With thousands of lives and trillions of dollars at stake and economies reeling from the global pandemic, the U.S. government agency most responsible for decisions to guide the response has been using faxes and phones to collect vital data from front-line workers, then entering the information manually—leading to delays and mistakes.
This is inexcusable and intolerable, veteran health policy experts Doug Badger and Joel White write in Why is the CDC fighting today’s coronavirus with yesterday’s technology?
Recognizing the huge data collection problem at the Centers for Disease Control (CDC), the Department of Health and Human Services in July launched an on-line reporting system—which must have been a lot like assembling an airplane mid-flight—to collect more and better data quickly and efficiently.
HHS took action because of the CDC’s long-standing failure to modernize its data systems. But even this much-needed upgrade created a brouhaha of its own by entities resisting the change.
“Things must change, and quickly, to improve our understanding of the pandemic and prepare us for future crises,” Badger and White write.
“[I]t is essential to collect timely information on hospitalizations and mortality, the age and comorbidities of patients, and total net active cases. It is scandalous that this data is not uniformly defined and reported.”
Data collection and exchange are vital to mounting a timely and effective response to the global pandemic, but the CDC is and has been shockingly deficient in responding to repeated demands to modernize its antiquated methods.
Data is reported by phone or fax through more than 100 uncoordinated reporting systems. And even then, the data reported is not what is most needed.
The CDC system requires medical professionals, exhausted by the demands of providing actual care, “to re-enter data by hand when they report to public health agencies,” even though virtually all hospitals and the great majority of physician offices have electronic systems they already are using to file insurance claims.
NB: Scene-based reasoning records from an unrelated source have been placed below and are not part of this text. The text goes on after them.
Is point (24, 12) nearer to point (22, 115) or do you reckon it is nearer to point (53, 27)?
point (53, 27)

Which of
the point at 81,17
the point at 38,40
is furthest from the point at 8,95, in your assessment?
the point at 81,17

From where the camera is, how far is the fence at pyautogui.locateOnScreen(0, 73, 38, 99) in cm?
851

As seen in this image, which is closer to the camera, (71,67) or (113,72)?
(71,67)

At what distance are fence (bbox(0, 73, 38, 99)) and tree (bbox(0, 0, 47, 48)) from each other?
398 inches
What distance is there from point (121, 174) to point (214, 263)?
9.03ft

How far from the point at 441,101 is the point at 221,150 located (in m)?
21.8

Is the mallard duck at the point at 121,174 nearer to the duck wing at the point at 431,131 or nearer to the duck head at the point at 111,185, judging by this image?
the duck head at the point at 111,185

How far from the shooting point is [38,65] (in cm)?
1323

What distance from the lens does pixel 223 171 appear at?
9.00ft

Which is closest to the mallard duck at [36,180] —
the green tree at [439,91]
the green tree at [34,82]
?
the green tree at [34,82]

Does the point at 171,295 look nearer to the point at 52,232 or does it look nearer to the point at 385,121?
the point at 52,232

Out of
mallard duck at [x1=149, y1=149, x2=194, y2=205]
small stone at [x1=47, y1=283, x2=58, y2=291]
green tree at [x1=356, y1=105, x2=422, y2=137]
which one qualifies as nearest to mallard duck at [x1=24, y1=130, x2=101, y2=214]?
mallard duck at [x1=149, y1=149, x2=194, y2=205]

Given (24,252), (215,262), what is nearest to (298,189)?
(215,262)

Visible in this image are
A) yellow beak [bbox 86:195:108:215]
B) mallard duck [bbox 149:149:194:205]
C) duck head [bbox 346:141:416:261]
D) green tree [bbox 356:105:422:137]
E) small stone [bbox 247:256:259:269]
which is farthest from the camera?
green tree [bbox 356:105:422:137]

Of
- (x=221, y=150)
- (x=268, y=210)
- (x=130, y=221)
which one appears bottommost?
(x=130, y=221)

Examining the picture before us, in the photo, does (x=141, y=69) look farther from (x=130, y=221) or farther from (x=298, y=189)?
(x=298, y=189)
We should all be outraged. The CDC was established 76 years ago. “Yet its COVID-19 data pales in comparison to what’s available on websites that didn’t even exist a few months ago,” Badger and White write. “One of these, The Atlantic’s COVID Tracking Project, was launched in March—the same month Congress gave the CDC $1 billion to collect the same data.
“Multiple Congresses and administrations have tried to drag the CDC into the 21st century, to no avail. Since 2006, the CDC has ignored four separate laws requiring it to build a modern, efficient system for collecting information to combat disease.” The agency ignored warnings from the Government Accountability Office about the dangers of its inaction.
“Compounding the problem is the fact that CDC reporting is usually a one-way street: Health care workers report to public health officials but get little information back. The result: Clinical knowledge, patient data and best practices for treating COVID-19 aren’t being shared in real time for hospitals and policymakers to use. That is costing lives, as well as trillions of dollars.”
Badger and White write the information the CDC collects should be shared in real time with front-line professions to inform public health decision-making and clinical care.
And the data transmitted to the federal government should, of course, protect privacy and be de-identified. The government must use the latest information technologies to collect and protect the data—and, more importantly, save the thousands of lives that could be spared by better clinical decisions based upon faster access to more accurate information from the front lines.
Data are reported by phone or fax through more than 100 uncoordinated reporting systems. And even then, the data reported is not what is most needed.